There is one clear social network that stands out for social selling—LinkedIn. When crafting your LinkedIn strategy, it is important to remember these three important steps.

In a recent article we discussed how growing your social networks is a smart way for diverse suppliers to connect with the businesses you hope to work with. I had a lot of great feedback on that advice, but one resounding question kept popping up: HOW do I best do this?

First of all, I recommend you stop thinking of social networks as just a networking tool, but also a tool designed to help sell. Sell your company, your products, your business differentiators to an enormous audience, previously never imaginable. From my experience working with diverse suppliers across the country, there is one clear social network that stands out for social selling—LinkedIn. When crafting your LinkedIn strategy, it is important to remember there are three important steps: create, engage and nurture.

  1. Create

    When you are creating a LinkedIn page there are two types – a personal page and a company page. Use your personal page to present the best, most professional version of yourself. Describe your position in the company and what your specific experience is. Offer insight into how you will be able to connect and work with other businesses through previous success stories and even referrals. And most importantly when creating your profile, make it easy for people to contact you. Always include the best ways to reach you and your most up-to-date phone number and email.
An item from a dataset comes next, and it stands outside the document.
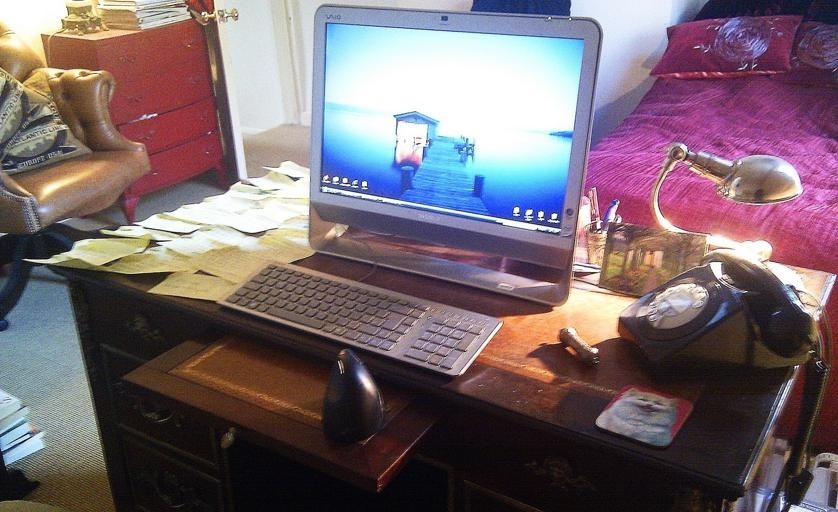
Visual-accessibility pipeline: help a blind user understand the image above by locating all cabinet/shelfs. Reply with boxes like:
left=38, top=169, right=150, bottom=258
left=41, top=20, right=225, bottom=226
    For you company’s LinkedIn page, you also want it to be extremely accessible and easy to find. Once other businesses are looking at your page, the information needs to be clear: identify exactly what your business does, what types of companies you usually do work for, what your differentiators are and, of course, all of your company’s pertinent contact information. Identify what type of diverse business you are and what certifications you hold. This will help set you apart and attract potential new business partners looking for just the product or service you offer.

  2. Engage

    Using your LinkedIn profile to engage is the most critical step to social selling. You need to draw in and entice your prospective clients, showing them that you are the right type of business for them. The best way to engage with others is by regularly being active on LinkedIn - share the work that you are doing, post interesting articles with your commentary about them, discuss industry trends. This allows for businesses to stay up-to-date on the work you do as well as how you think and approach problems/issues. 

    But there’s more places to post than just on your own page. Join the groups offered by LinkedIn, whether it deals with your industry or your type of company, like The Veteran Business Network or the Women Small Business Owners Network. This is a great way to find potential customers you may have never thought of before while also receiving advice from people in similar situations. And finally, engage in conversations in these groups – show the other members what you have to contribute through knowledgeable, relevant information. This will help you create a name for yourself.

  3. Nurture

    Once you’ve created and engaged through your LinkedIn profile, you must build and nurture the relationships you have so that they can turn into business relationships down the road. Do this by consistently connecting with new members, searching for important people that would make for good connections and checking the message boards of the groups you are in to stay involved. Continue to share and post so that you are the first person on your prospects’ mind when they are ready to do new business.

Follow these three steps with LinkedIn and see how social selling can help you and your business enhance your visibility with prospective clients.